> EXCERPTED PASSAGE
A billion-dollar bet on visibility

Ohanian isn’t new to women’s sports. He helped launch Angel City FC in Los Angeles, backing it alongside Serena Williams, Natalie Portman, and other high-profile investors. That team sold for $250 million last year—proof that women’s sports can yield both cultural impact and commercial return.

In Chelsea, he sees a different kind of opportunity. A club with a trophy cabinet already bursting, a team with global reach, and a league on the cusp of something bigger. His investment, secured shortly after the club was spun off from the men’s side into its own entity, ensures his dollars go directly to the women’s operation.

“This will be a billion-dollar franchise one day and I hope my dollars, my pounds, can go towards that,” he said after the deal.

Ohanian’s interest isn’t passive. He’s taken a board seat. He went to Wembley with Serena to watch Chelsea beat Manchester United 3-0 in the FA Cup final. He posted photos of Chelsea kits with his children’s names stitched on the back. He’s leaning in.

Chelsea manager Sonia Bompastor called the deal “a game-changing endorsement.” For her, it’s not just about funding, but messaging. “This investment is a game-changing endorsement for women’s game but also for young girls,” she said. “We want to make sure we are in a position to compete for the Champions League.”

Still, the reaction hasn’t been uniformly rosy.

Critics have questioned whether a team as dominant as Chelsea needs more capital when others in the Women’s struggle to stay afloat. Some fans bristle at the American branding strategy and see Ohanian’s involvement as more financial engineering than footballing passion.

There’s also concern about what this level of investment means for competitive balance. Chelsea is no longer just a football club. It’s a business asset with global ambitions—and that kind of clout can warp a league.

But that doesn’t mean the vision is wrong.

Women’s football has long operated on the margins, underfunded and under-promoted. If Ohanian’s money and the visibility that comes with it push the bar higher—if it forces other clubs to invest, if it draws new fans, if it gets girls dreaming—then maybe it’s worth the friction.

The question isn’t whether Chelsea Women can become “America’s team.” It’s whether the rest of the sport is ready to catch up.

As Ohanian put it, “These are the queens of global soccer and they’ve got the trophy case to prove it.” Now, he’s betting they can own the world.

> AIM
Retype the passage on Ohanian's Chelsea investment word for word, beginning at the words "Chelsea manager Sonia" and stopping after "vision is wrong.".

> DATA EXCERPT
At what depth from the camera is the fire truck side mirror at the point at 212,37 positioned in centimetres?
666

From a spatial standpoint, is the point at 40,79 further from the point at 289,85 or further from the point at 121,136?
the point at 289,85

> OUTPUT FOR THIS EXERCISE
Chelsea manager Sonia Bompastor called the deal “a game-changing endorsement.” For her, it’s not just about funding, but messaging. “This investment is a game-changing endorsement for women’s game but also for young girls,” she said. “We want to make sure we are in a position to compete for the Champions League.”

Still, the reaction hasn’t been uniformly rosy.

Critics have questioned whether a team as dominant as Chelsea needs more capital when others in the Women’s struggle to stay afloat. Some fans bristle at the American branding strategy and see Ohanian’s involvement as more financial engineering than footballing passion.

There’s also concern about what this level of investment means for competitive balance. Chelsea is no longer just a football club. It’s a business asset with global ambitions—and that kind of clout can warp a league.

But that doesn’t mean the vision is wrong.